Illustration of how a 2× increase in F_avg (an ensemble force measurement), resulting from a change in XB recruitment due to the presence of Tm on actin, could be misinterpreted as a change in XB kinetics. In this case, we assume that the total XB population (n) equals 4 and that the XB duty cycle (f_xb) is constant at 50% and unchanged in the presence of Tm. In addition, weakly bound XBs are depicted with open heads and strongly bound force-generating XBs are depicted with solid heads and contribute 1 unit of force. With actin alone (Left), it is modeled that the conformation of actin (shaded actin segment) prevents half of the XBs from attaching (shaded detached XBs).
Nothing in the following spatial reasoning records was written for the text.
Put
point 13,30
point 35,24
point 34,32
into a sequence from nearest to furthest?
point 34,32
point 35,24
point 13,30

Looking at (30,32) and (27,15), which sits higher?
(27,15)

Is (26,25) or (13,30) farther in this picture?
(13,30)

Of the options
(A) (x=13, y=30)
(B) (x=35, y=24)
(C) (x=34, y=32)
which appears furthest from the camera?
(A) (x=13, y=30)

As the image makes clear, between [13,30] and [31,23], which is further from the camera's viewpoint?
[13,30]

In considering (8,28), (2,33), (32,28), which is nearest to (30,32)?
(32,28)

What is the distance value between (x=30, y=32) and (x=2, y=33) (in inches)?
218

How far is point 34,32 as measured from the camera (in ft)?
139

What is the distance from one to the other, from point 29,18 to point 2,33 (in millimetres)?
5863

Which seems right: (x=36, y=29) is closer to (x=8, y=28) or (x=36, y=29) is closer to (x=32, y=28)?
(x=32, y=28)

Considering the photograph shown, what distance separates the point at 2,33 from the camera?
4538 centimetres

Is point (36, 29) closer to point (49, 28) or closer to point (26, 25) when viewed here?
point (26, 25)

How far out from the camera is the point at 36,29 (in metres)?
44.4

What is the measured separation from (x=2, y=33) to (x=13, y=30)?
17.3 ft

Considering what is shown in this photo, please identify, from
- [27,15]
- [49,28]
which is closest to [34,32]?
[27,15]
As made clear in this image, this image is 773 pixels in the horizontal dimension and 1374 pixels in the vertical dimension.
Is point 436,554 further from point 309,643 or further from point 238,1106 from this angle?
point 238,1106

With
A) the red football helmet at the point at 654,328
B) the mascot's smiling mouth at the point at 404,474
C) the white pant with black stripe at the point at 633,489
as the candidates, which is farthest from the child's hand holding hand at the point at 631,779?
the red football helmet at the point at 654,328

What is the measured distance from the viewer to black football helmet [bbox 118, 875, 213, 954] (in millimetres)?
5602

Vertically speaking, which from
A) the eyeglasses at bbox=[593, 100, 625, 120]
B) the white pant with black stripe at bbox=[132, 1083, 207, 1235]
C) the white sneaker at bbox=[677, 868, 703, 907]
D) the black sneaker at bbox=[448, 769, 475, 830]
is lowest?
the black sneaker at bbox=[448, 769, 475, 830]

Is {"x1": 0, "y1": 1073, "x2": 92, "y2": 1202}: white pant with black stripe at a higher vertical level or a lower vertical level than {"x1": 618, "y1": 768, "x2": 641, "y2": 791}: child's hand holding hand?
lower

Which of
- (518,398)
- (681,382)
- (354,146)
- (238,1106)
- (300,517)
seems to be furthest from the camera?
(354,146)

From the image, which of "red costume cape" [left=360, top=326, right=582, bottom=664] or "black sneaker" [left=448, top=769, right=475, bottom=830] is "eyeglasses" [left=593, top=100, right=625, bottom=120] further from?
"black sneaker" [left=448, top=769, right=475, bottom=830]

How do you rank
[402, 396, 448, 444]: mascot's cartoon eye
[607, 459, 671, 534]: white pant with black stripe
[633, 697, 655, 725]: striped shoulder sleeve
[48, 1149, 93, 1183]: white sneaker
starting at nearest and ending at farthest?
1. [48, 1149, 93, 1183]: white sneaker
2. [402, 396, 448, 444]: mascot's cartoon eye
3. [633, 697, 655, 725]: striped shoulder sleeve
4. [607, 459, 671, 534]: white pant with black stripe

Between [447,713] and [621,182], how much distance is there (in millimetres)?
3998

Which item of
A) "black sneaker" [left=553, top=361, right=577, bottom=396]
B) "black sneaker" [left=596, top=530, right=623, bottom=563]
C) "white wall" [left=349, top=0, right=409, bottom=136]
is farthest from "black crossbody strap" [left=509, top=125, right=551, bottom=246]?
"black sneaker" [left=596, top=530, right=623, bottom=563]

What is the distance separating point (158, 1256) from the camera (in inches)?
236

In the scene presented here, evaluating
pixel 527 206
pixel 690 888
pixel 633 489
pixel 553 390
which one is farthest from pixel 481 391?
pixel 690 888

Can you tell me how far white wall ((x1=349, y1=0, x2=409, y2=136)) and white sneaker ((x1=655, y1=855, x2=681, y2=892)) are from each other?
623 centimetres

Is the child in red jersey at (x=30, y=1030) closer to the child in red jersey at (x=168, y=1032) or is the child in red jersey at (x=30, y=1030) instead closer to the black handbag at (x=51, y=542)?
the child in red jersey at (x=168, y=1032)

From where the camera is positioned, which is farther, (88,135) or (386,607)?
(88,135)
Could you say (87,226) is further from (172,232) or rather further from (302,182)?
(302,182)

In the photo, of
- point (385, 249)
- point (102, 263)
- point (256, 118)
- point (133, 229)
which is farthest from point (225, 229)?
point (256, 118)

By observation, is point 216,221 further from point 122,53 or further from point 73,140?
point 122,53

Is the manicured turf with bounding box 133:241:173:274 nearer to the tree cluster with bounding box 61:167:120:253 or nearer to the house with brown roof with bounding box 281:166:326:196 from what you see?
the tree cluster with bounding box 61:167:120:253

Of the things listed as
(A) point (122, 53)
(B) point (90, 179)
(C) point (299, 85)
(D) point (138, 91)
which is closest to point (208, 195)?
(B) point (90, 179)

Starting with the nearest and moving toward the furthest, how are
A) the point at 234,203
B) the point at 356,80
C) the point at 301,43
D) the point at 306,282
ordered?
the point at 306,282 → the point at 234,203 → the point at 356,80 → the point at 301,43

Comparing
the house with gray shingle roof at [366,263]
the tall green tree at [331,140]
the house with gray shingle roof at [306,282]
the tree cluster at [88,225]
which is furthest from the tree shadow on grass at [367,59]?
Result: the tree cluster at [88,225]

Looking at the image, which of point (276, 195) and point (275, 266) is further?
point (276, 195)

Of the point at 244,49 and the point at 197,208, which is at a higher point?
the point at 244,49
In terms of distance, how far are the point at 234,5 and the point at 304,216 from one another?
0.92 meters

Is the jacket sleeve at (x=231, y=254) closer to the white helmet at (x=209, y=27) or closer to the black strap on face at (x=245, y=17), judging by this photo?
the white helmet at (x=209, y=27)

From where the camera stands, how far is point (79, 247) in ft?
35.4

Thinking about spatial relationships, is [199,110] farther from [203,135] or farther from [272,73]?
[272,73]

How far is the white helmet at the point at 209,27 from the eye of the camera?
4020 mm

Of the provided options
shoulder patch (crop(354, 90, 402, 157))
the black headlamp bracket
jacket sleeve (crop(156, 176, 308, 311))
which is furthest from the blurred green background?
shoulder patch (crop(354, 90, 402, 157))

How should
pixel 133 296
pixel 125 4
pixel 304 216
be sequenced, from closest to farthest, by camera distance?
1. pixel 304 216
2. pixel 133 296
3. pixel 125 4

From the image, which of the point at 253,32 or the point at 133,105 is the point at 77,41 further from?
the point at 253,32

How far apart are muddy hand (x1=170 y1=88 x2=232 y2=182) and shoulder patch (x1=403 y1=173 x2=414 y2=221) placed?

Given that only two XBs can interact with actin, and with f_xb = 50%, then one XB will generate an F_avg =1. However, if one estimates f_xb based on F_avg and n, then the population-based estimate of f_xb is f_pop = F_avg/n or 25%. With the addition of Tm (Right), all XBs are capable of interacting with actin and F_avg = 2. Even though f_xb is unchanged, the population-based estimate has increased with f_pop = 50%. Without knowing the true XB duty cycle, one could misconstrue the 2× increase in the population-based duty cycle estimate as an effect of Tm on XB kinetics rather than on recruitment. Thus, single molecule studies in the laser trap may be needed to definitively determine the contributions of changes in XB recruitment and kinetics to the observed effects of Tm on actomyosin mechanics.